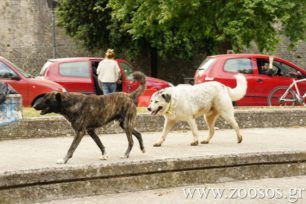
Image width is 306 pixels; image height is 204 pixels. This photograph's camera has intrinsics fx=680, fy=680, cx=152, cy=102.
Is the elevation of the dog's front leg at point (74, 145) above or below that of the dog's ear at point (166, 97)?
below

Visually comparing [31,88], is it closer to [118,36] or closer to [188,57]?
[118,36]

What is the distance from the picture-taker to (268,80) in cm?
1903

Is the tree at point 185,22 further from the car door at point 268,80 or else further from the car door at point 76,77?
the car door at point 76,77

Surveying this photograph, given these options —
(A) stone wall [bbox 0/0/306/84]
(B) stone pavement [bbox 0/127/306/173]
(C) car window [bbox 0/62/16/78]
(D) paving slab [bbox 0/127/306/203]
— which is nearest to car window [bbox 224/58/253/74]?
(B) stone pavement [bbox 0/127/306/173]

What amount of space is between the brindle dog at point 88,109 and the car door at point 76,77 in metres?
10.3

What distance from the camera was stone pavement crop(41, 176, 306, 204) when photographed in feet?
26.0

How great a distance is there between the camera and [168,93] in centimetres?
1045

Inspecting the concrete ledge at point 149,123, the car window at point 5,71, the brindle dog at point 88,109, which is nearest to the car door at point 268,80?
the concrete ledge at point 149,123

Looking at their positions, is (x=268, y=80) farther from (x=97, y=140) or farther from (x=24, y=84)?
(x=97, y=140)

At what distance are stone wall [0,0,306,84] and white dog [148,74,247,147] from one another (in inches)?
1177

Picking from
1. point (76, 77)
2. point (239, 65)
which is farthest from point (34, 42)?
point (239, 65)

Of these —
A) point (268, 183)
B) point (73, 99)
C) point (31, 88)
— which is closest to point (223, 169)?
point (268, 183)

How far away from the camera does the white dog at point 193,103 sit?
1044 cm

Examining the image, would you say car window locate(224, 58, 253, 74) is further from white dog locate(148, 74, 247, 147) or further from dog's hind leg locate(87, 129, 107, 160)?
dog's hind leg locate(87, 129, 107, 160)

WORK REQUIRED
Could you echo the records verbatim, from the line containing "How far away" to the end of the records?

FINISHED TASK
How far away from the camera does the white dog at point 193,103 sit?
1044 cm

Examining the image, would you say car window locate(224, 58, 253, 74) is further from white dog locate(148, 74, 247, 147) or further from dog's hind leg locate(87, 129, 107, 160)?
dog's hind leg locate(87, 129, 107, 160)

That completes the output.